Roast Beef with Mashed Potatoes, Shallot Sauce and Buttered Cabbage
Nutritional values
(Percentage of daily recommendation)
Calorie | 1,122 cal. | (53 %) | ||
Protein | 109 g | (111 %) | ||
Fat | 36 g | (31 %) | ||
Carbohydrates | 71 g | (47 %) | ||
Sugar added | 0 g | (0 %) | ||
Roughage | 12.7 g | (42 %) |
Vitamin A | 0.2 mg | (25 %) | ||
Vitamin D | 0.3 μg | (2 %) | ||
Vitamin E | 9.2 mg | (77 %) | ||
Vitamin K | 10.6 μg | (18 %) | ||
Vitamin B₁ | 0.8 mg | (80 %) | ||
Vitamin B₂ | 1.1 mg | (100 %) | ||
Niacin | 46 mg | (383 %) | ||
Vitamin B₆ | 2 mg | (143 %) | ||
Folate | 160 μg | (53 %) | ||
Pantothenic acid | 3.8 mg | (63 %) | ||
Biotin | 19.6 μg | (44 %) | ||
Vitamin B₁₂ | 20.4 μg | (680 %) | ||
Vitamin C | 200 mg | (211 %) | ||
Potassium | 3,837 mg | (96 %) | ||
Calcium | 389 mg | (39 %) | ||
Magnesium | 219 mg | (73 %) | ||
Iron | 14.7 mg | (98 %) | ||
Iodine | 46 μg | (23 %) | ||
Zinc | 19.7 mg | (246 %) | ||
Saturated fatty acids | 18.6 g | |||
Uric acid | 603 mg | |||
Cholesterol | 240 mg | |||
Complete sugar | 18 g |
Ingredients
- Ingredients
- 500 grams shallots
- 1 ⅗ kilograms Roast beef (from the leg)
- salt
- freshly ground peppers
- 1 Tbsp clarified butter
- 500 milliliters dry Red wine
- 500 milliliters Beef broth (Instant)
- 1 ⅕ kilograms starchy potatoes
- 1 small, peeled Savoy cabbage (600 g)
- 3 Tbsps butter
- Nutmeg
- 400 milliliters milk
- 2 tsps cornstarch
Preparation steps
Preheat the oven to 180°C (approximately 350°F). Peel and halve the shallots. Season the meat with salt and pepper. Heat the clarified butter in a roasting pan, sear the meat all around. Add the shallots and sauté briefly. Pour in the wine and broth and cook 2 hours.

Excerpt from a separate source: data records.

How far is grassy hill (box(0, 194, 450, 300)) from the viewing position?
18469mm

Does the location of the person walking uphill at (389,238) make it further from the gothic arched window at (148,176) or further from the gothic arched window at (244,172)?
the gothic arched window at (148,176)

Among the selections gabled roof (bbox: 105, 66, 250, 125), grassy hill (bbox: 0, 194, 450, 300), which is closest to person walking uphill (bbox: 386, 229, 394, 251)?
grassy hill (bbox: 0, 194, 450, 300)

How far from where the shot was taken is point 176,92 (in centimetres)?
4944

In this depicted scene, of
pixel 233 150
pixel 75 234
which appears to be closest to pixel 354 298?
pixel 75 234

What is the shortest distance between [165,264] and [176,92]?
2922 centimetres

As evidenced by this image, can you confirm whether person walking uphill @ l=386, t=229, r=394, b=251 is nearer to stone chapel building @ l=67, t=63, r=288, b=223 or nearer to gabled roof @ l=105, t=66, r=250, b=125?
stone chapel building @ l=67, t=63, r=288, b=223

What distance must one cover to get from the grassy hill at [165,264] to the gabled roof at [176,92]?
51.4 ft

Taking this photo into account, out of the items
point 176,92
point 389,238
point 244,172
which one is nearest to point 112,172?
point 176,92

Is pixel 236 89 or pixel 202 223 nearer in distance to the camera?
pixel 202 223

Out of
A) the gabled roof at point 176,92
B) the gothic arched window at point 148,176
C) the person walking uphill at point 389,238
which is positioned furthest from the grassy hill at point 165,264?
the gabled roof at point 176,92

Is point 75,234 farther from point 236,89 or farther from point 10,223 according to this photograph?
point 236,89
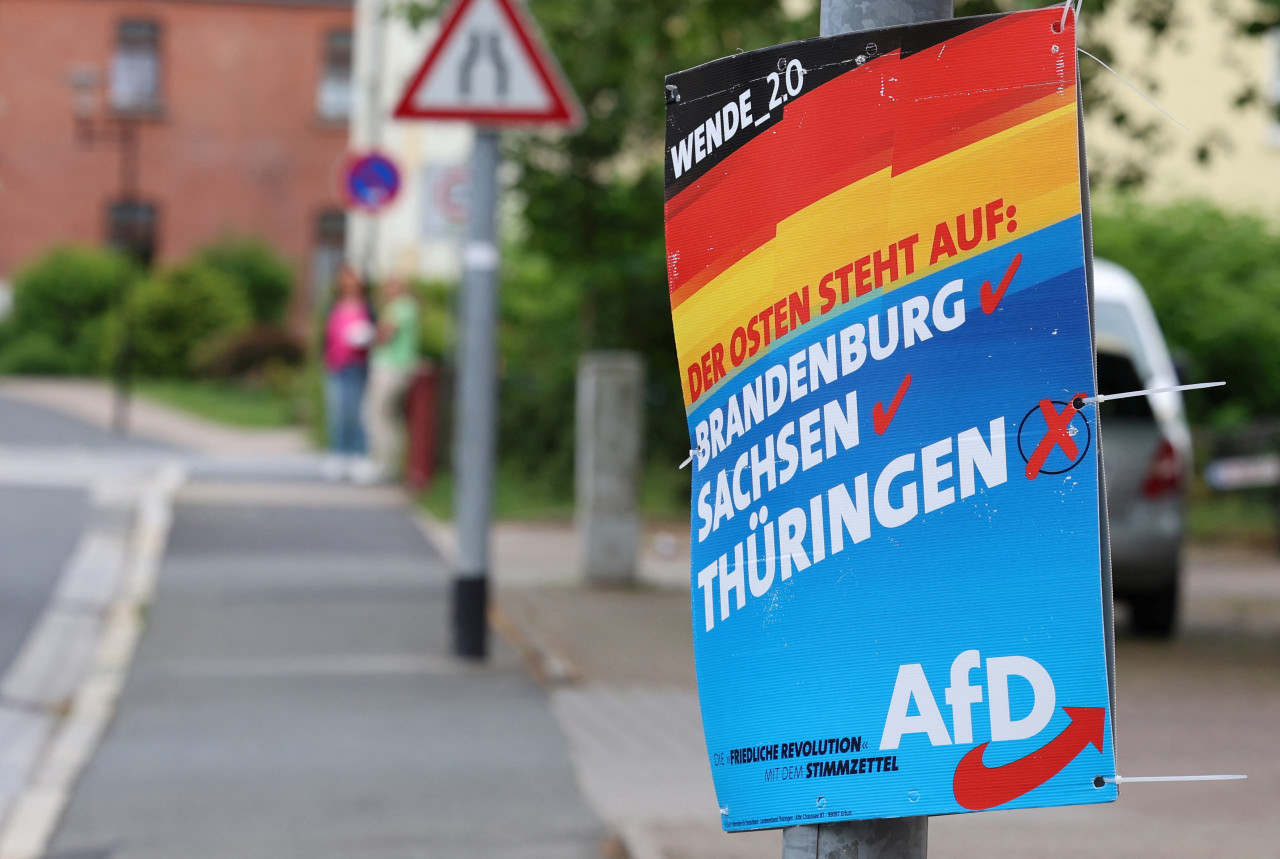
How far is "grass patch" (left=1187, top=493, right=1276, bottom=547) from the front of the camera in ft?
48.6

Peel and quarter the potatoes and cook in a pot of boiling salted water until knife-tender. Rinse the cabbage, cut out the hard core and cut the cabbage into strips. Heat 1 tablespoon butter in a skillet and saute the cabbage strips briefly. Add 2-3 tablespoons of water, season with salt, pepper and nutmeg, cover and simmer until tender, about 15 minutes. Heat milk and remaining butter in a saucepan. Drain the potatoes and press through a potato ricer into the milk mixture and stir until smooth. Season with salt, pepper and nutmeg. Lift the roast from the pan and slice. Pour the pan juices into a saucepan, season with salt and pepper and bring to a boil. In a small bowl, stir the cornstarch into a little cold water and stir it into the saucepan. Cook, stirring until the sauce is lightly thickened, about 1 minute. Serve the roast with the sauce, mashed potatoes and the savoy cabbage.